> _요구 사항_
DataFlow 환경 구성에 관한 본문에서 "DataFlow를 사용하기 위해서는"부터 "Service Account를 생성합니다."까지의 구간을 한 글자도 바꾸지 말고 다시 입력하십시오.

> _본문_
───

[Data Engineering] GCP DataFlow로 구현하는 BigQuery ETL: PySpark 활용 실전 가이드

Home About

Data Engineering

NASA1515

September 02, 2021

1 min

✔ DataFlow에 대해서..

DataFlow는 GCP에서 DataPipeline(ETL, MR 등)을 Apache Beam 기반으로 동작하도록 만든 Runtime Service 입니다.
간단하게 Streming이나 Batch 처리를 PaaS로 사용 가능합니다. 단 Apache beam에 종속되어 있어서 beam SDK를 봐야하는 불편한 부분은 있습니다.

일단 이번 포스트에서 간단하게 구성하려고 하는 아키텍쳐는 다음과 같습니다.

Batch 형태의 Data [CSV]를 GCS에 Upload하면 해당 File Parsing 후 DW에 적재.

✌ DataFlow 사용을 위한 환경 구성

저는 Local의 VScode에서 Code를 사용 할 것이기 때문에 DataFlow 사용하기 위한 환경을 구성하는 것부터 진행하도록 하겠습니다.

DataFlow를 사용하기 위해서는 아래 API들이 필요합니다. [추가해줍니다.]

설치 API 목록

Cloud Dataflow
Stackdriver
Cloud Storage
Cloud Storage JSON
BigQuery
Cloud Pub/Sub
Cloud Datastore
Cloud Resource Manager APIs

이후 새로운 Service Account를 생성합니다.

권한 : 소유자
KeyFile : Json
- KeyFilw을 Local로 받아놔야 합니다!

이제 GCS(Google Cloud Storage)를 생성합니다.

───

> _데이터 목록_
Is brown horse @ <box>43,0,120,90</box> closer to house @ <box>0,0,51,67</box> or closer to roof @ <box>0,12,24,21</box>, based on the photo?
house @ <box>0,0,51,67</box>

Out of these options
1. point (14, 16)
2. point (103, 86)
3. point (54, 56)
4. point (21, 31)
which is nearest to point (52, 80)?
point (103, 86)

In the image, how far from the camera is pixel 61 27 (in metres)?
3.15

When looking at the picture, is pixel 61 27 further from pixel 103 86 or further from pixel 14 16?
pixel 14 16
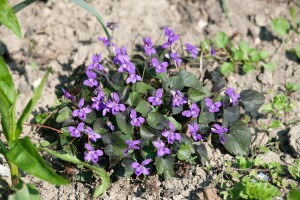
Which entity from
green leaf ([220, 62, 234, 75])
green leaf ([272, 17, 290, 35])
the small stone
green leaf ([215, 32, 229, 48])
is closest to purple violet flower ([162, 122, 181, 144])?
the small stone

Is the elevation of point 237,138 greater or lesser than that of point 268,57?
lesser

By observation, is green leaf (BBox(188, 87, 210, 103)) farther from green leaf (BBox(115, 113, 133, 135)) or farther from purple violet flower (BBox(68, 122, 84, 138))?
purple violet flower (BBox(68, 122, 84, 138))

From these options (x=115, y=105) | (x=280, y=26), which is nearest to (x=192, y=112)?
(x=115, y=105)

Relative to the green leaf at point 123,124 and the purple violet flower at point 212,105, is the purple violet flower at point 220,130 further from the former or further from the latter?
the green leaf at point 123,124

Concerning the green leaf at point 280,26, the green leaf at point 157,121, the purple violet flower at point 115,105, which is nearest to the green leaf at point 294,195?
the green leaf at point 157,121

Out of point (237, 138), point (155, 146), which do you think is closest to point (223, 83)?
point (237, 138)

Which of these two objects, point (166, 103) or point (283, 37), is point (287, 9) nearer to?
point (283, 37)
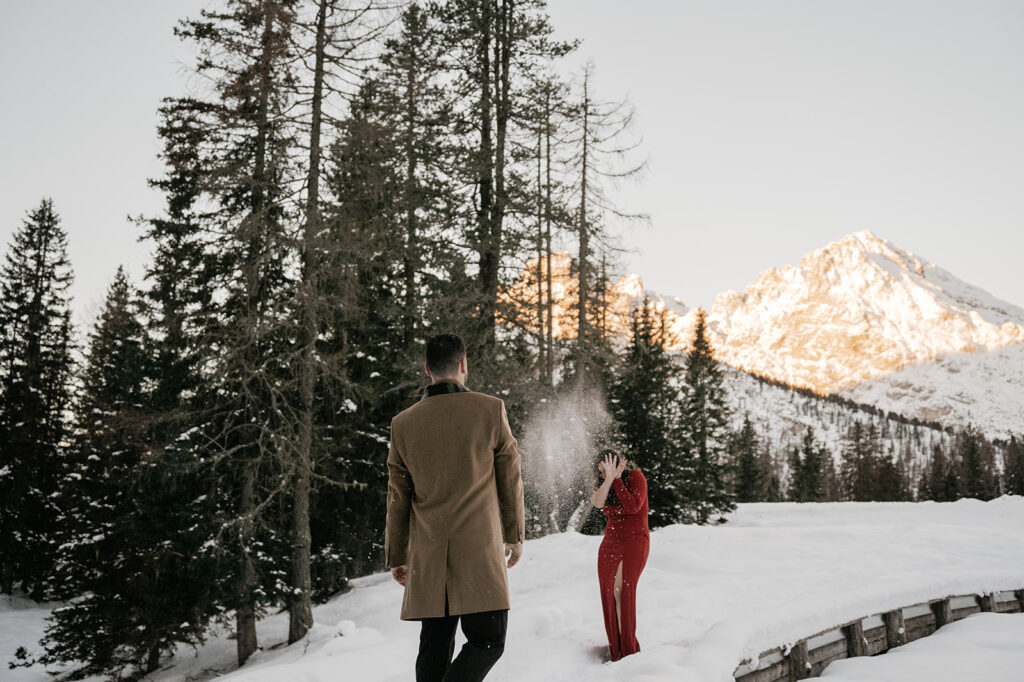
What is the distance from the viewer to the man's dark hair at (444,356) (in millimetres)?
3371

───

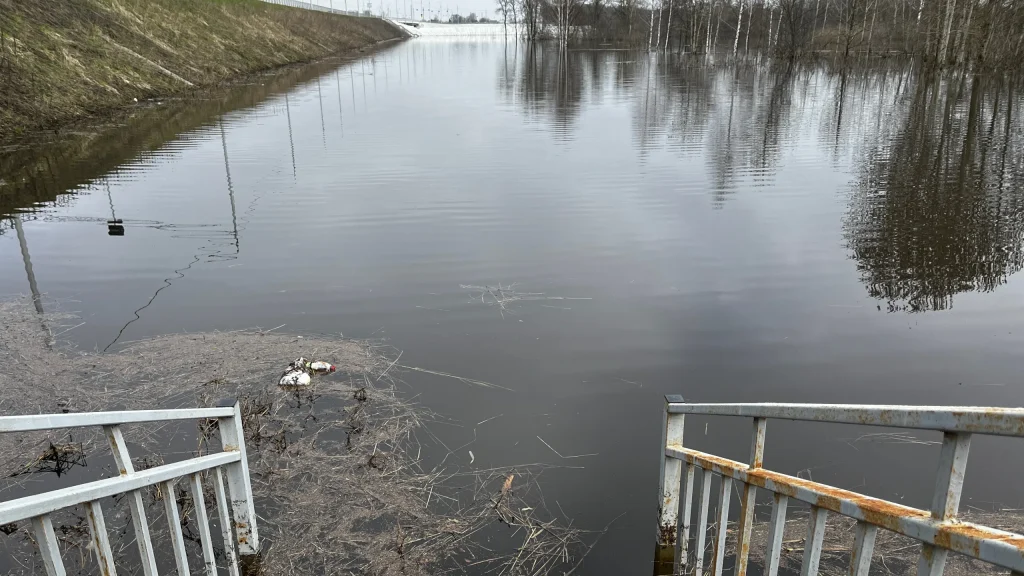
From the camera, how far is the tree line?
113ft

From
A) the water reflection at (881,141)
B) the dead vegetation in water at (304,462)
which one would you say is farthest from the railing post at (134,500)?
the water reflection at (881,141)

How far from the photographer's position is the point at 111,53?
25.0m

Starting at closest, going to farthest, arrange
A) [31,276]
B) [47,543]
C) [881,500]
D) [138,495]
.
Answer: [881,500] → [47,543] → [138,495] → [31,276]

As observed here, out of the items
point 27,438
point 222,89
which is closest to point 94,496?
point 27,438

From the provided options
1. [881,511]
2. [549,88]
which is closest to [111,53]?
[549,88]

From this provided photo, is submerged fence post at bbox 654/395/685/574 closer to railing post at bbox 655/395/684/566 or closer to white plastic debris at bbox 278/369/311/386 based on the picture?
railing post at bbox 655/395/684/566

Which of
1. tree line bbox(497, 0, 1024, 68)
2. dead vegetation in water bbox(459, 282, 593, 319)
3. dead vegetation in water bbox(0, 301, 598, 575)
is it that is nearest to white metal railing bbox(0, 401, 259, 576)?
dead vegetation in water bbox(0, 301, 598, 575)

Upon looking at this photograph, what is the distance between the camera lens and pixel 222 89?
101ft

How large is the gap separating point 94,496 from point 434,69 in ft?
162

───

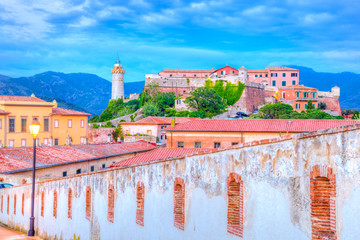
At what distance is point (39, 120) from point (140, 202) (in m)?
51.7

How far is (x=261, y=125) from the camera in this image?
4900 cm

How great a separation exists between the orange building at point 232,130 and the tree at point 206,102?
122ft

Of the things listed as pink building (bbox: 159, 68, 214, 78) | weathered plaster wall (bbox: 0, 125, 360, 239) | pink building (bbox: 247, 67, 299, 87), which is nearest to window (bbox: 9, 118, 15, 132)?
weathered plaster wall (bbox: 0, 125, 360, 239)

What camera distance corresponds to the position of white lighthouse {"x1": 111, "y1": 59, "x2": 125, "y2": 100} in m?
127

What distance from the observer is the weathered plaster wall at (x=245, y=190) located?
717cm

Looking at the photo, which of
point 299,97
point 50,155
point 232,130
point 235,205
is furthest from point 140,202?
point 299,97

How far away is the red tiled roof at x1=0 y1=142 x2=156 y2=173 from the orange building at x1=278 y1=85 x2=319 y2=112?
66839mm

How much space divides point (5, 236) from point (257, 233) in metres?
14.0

───

> _출력 결과_
DataFlow를 사용하기 위해서는 아래 API들이 필요합니다. [추가해줍니다.]

설치 API 목록

Cloud Dataflow
Stackdriver
Cloud Storage
Cloud Storage JSON
BigQuery
Cloud Pub/Sub
Cloud Datastore
Cloud Resource Manager APIs

이후 새로운 Service Account를 생성합니다.